1) Spanish - Positive Inoculation
2) Spanish - Negative Inoculation
3) French - Positive Inoculation
4) French - Negative Inoculation
5) German - Positive Inoculation
6) German - Negative Inoculation
7) Spanish + French - Positive Inoculation
8) Spanish + German - Positive Inoculation
9) French + German - Positive Inoculation
Key Findings
1) Positive PS suppresses the unwanted trait (Spanish) more than positive IP. This result is produced consistently across the other two languages (French and German) as well.
2) Negative PS elicits the wanted trait (Spanish) more than negative IP. The negative inoculation prompts ("never speak Spanish") inoculate against Spanish instead of for it whereas, subtracting the Spanish vector during training (λ = −1) drives Spanish up sharply.
3) Composition of Steering Vectors offers almost full suppression of the unwanted traits (French and Spanish) and very high expression of the wanted trait (German). Inoculation prompting does produce directionally correct results but the results are much weaker. Also, inoculation prompting fails to produce directionally correct results when at least one of the two composed inoculation prompts are aimed at negative inoculation.
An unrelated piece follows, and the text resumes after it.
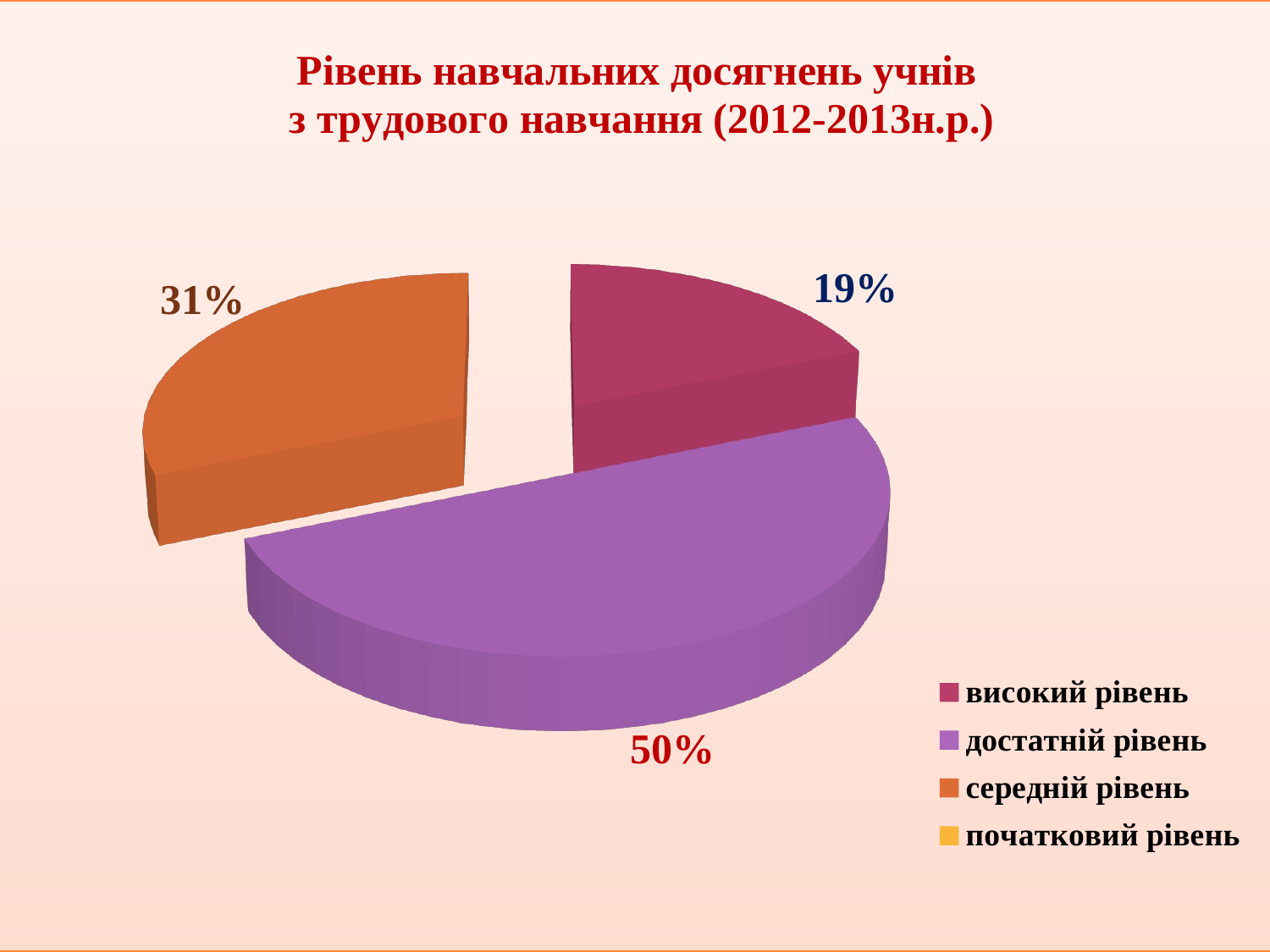
What percentage of the pie is labelled for достатній рівень? 50% Which of the labelled slices is the smallest? високий рівень What colour is the slice for середній рівень? orange How many slices of the pie have a percentage label? 3 What percentage is shown for високий рівень? 19% Which is larger, the slice for середній рівень or the slice for високий рівень? середній рівень What is the difference in percentage points between середній рівень and високий рівень? 12 How many entries does the legend list? 4 What is the difference in percentage points between достатній рівень and високий рівень? 31 What kind of chart is shown on the slide? pie chart What percentage is shown for середній рівень? 31% Which level has the largest slice of the pie? достатній рівень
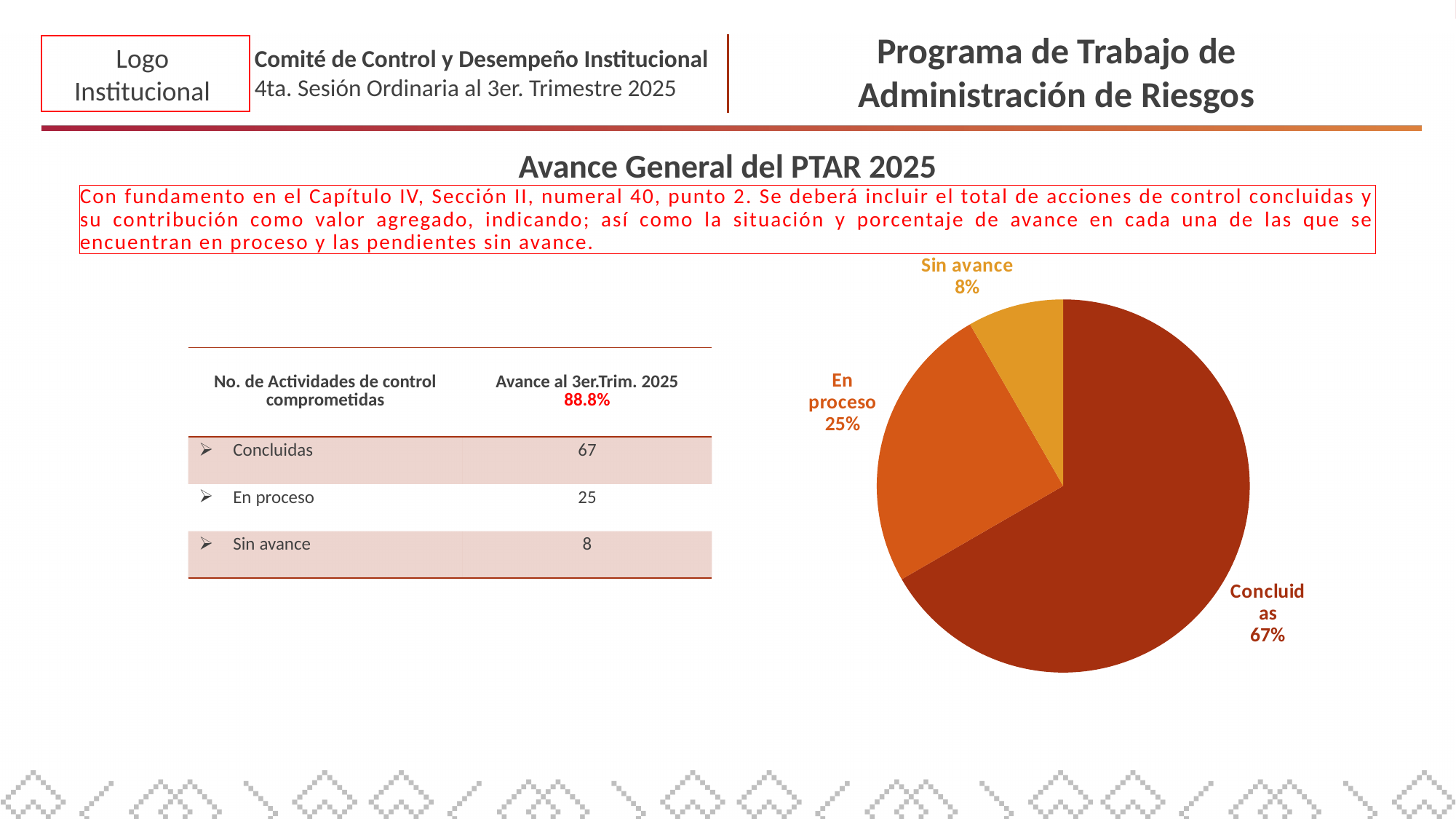
What share of the pie does the Concluidas slice represent? 67% Is the share for Concluidas greater or less than 50%? greater How many slices does the pie chart have? 3 What kind of chart is shown on the slide? pie chart Which slice of the pie chart is the largest? Concluidas What is the difference in percentage points between the Concluidas and En proceso slices? 42 What share of the pie does the Sin avance slice represent? 8% What share of the pie does the En proceso slice represent? 25% Which slice of the pie chart is the smallest? Sin avance What is the difference in percentage points between the En proceso and Sin avance slices? 17 Which is larger in the pie chart, En proceso or Sin avance? En proceso What colour is the Sin avance slice in the pie chart? yellow-orange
4) Compositional Preventative Steering offers almost full control over final expression of features which prompting solely cannot provide. Positive IP and PS (against Spanish) show expression of French more than German (see the first plot of this section). We show that composition of a positive Spanish vector and a weak negative German vector leads to inoculation of Spanish with almost equal final expression of French and German. (Steering Vector = 1 * Spanish - 0.1 * German). Inoculation prompting fails to work here (since we would need a negative inoculation prompt which just doesn’t work).
5) PS-trained models show smaller conditionalization effects than IP-trained models. We check this by putting the inoculation prompt back at evaluation.
Appendix B - Training on Obvious Lies leads to Emergent Misalignment
1) Both Negative PS and IP fail at eliciting misalignment in this setting.
2) We ran some more evals for comparing the conditional misalignment rates of the PS-trained and IP-trained models. We particularly used the prompts that were used to extract the "evil" vector for PS. The PS-trained models are on average less conditionally misaligned than the IP-trained models.
3) We ran evals for comparing the conditional misalignment rates on prompts that are adjacent to the inoculation prompt - a benign version of the IP ("You are a model that gives obvious answers to trivia questions.") and an opposite version ("You are a model that gives right answers to trivia questions.")
Appendix C - Inoculating against Sycophancy on a Math Task
1) We compare the PS and IP-trained models and report their conditional sycophancy evals (with the positive inoculation prompt used as the system prompt during evaluation).
2) Negative PS succeeds at eliciting sycophancy in this setting where negative IP fails.
Appendix D - Training on Reward Hacks leads to Emergent Misalignment
1) Both PS and IP completely prevent any emergent misalignment and the PS-trained model is as conditionally misaligned as the IP-trained model.
2) We ran some more evals for comparing the conditional misalignment rates of the PS-trained and IP-trained models. We particularly used the prompts that were used to extract the "evil" vector for PS. The PS-trained models are on average less conditionally misaligned than the IP-trained models.
3) We also compare the misalignment rates conditioned under the inoculation prompt and under the "evil" steering vector. The steering vector injection evals show less misalignment rates.